Goal of the exercise » Quote the items below word for word, starting at the line that contains "Across the shipping" and ending at the line that contains "14.4 metres", both lines included.

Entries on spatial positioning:
::::

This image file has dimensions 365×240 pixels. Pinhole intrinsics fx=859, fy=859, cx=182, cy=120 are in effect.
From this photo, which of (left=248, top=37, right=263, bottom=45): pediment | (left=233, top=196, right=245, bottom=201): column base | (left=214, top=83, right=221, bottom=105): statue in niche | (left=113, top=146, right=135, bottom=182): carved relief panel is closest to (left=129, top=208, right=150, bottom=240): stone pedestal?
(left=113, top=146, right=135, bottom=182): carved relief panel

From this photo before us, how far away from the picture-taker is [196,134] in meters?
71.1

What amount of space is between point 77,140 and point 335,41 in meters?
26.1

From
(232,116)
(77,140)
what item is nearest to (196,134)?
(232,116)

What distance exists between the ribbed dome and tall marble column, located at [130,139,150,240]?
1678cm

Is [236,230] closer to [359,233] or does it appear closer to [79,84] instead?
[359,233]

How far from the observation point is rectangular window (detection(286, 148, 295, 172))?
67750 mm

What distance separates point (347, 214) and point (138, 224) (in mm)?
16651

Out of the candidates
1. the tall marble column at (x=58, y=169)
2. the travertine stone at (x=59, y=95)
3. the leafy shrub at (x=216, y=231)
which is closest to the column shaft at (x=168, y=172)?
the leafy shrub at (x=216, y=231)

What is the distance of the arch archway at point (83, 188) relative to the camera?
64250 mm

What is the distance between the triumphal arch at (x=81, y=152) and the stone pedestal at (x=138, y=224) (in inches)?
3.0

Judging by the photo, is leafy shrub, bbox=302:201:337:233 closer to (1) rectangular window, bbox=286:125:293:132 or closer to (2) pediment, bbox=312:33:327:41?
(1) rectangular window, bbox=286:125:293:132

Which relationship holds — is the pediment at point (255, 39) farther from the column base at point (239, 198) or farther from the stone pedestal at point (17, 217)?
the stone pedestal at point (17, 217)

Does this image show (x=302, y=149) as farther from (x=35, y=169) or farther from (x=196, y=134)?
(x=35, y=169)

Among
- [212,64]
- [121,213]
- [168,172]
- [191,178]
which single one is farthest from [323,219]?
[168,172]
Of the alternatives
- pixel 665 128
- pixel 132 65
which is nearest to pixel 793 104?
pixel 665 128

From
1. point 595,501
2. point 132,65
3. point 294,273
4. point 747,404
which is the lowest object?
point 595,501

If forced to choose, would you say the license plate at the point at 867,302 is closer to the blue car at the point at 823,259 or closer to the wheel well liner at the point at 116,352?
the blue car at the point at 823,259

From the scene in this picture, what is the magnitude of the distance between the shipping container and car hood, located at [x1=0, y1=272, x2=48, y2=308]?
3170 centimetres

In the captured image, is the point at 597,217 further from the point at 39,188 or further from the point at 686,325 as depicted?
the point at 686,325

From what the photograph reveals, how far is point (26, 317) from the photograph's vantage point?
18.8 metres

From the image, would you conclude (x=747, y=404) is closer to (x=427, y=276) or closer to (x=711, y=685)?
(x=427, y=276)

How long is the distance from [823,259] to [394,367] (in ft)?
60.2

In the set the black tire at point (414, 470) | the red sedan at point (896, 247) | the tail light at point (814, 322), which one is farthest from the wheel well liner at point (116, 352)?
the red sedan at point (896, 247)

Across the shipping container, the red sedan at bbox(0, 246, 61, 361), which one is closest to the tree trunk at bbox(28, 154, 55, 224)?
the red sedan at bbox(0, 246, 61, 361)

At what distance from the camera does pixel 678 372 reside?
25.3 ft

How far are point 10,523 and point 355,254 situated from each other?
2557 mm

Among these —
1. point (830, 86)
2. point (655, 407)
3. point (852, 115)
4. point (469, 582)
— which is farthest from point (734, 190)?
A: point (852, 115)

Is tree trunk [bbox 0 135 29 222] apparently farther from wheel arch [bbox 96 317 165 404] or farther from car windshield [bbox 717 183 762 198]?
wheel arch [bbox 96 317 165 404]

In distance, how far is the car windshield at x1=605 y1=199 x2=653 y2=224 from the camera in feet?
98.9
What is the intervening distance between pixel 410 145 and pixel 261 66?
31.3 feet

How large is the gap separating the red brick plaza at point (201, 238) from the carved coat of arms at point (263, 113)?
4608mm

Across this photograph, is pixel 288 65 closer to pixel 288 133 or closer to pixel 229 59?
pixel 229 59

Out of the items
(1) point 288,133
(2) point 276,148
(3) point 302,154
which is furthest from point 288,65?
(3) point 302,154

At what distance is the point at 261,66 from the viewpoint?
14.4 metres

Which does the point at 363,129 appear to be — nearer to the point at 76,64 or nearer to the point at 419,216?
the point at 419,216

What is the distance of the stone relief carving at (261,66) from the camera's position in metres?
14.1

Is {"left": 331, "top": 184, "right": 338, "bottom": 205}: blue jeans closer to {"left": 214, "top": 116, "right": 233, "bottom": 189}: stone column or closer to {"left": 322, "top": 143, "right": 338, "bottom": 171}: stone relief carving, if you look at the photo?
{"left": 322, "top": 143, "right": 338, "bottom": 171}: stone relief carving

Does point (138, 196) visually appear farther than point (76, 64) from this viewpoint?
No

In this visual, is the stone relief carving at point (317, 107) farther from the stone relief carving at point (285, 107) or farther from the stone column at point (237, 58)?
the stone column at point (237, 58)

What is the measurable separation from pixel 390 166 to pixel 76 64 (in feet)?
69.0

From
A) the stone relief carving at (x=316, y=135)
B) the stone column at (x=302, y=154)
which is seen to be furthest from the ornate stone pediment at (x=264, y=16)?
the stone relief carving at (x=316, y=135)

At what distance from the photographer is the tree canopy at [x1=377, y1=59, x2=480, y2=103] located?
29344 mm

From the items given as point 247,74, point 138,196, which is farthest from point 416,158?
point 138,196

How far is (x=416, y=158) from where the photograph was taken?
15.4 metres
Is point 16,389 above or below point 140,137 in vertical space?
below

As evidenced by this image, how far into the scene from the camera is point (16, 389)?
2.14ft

::::

Exercise answer »
Across the shipping container, the red sedan at bbox(0, 246, 61, 361), which one is closest to the tree trunk at bbox(28, 154, 55, 224)?
the red sedan at bbox(0, 246, 61, 361)

At what distance from the camera does pixel 678 372 reside?
25.3 ft

How far are point 10,523 and point 355,254 situated from each other?
2557 mm

Among these —
1. point (830, 86)
2. point (655, 407)
3. point (852, 115)
4. point (469, 582)
— which is farthest from point (734, 190)?
A: point (852, 115)

Is tree trunk [bbox 0 135 29 222] apparently farther from wheel arch [bbox 96 317 165 404] or farther from car windshield [bbox 717 183 762 198]?
wheel arch [bbox 96 317 165 404]

In distance, how far is the car windshield at x1=605 y1=199 x2=653 y2=224 from the camera in feet?
98.9
What is the intervening distance between pixel 410 145 and pixel 261 66?
31.3 feet

How large is the gap separating the red brick plaza at point (201, 238) from the carved coat of arms at point (263, 113)?
4608mm

Across this photograph, is pixel 288 65 closer to pixel 288 133 or closer to pixel 229 59?
pixel 229 59

Out of the items
(1) point 288,133
(2) point 276,148
(3) point 302,154
which is furthest from point 288,65?
(3) point 302,154

At what distance is the point at 261,66 from the viewpoint?
14.4 metres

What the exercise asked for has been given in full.